— WHAT IS NEEDED —
Give the listing again in full and exactly, apart from its pictures.

------ DATA

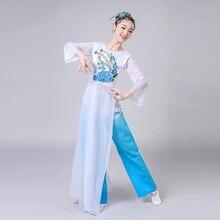 4d8b814a0 Zorro Kni ght Chinese Folk Dance Women National Oriental Dance Costumes  Yangko Dance. US $29.90 / piece Free Shipping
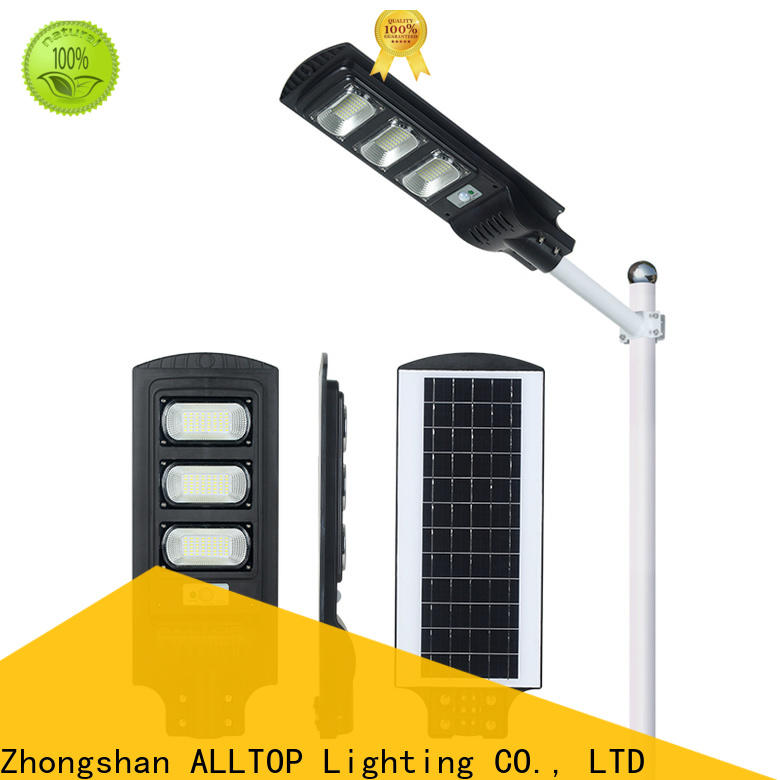 high-quality luminous solar street light high-end manufacturer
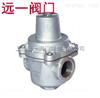 上海名牌产品YZ11X-16P不锈钢支管减压阀《中国远一品牌丝扣减压阀-丝口减压阀-内螺纹减压阀》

------------

— ANSWER TO THIS EXERCISE —
 4d8b814a0 Zorro Kni ght Chinese Folk Dance Women National Oriental Dance Costumes  Yangko Dance. US $29.90 / piece Free Shipping
 high-quality luminous solar street light high-end manufacturer
 上海名牌产品YZ11X-16P不锈钢支管减压阀《中国远一品牌丝扣减压阀-丝口减压阀-内螺纹减压阀》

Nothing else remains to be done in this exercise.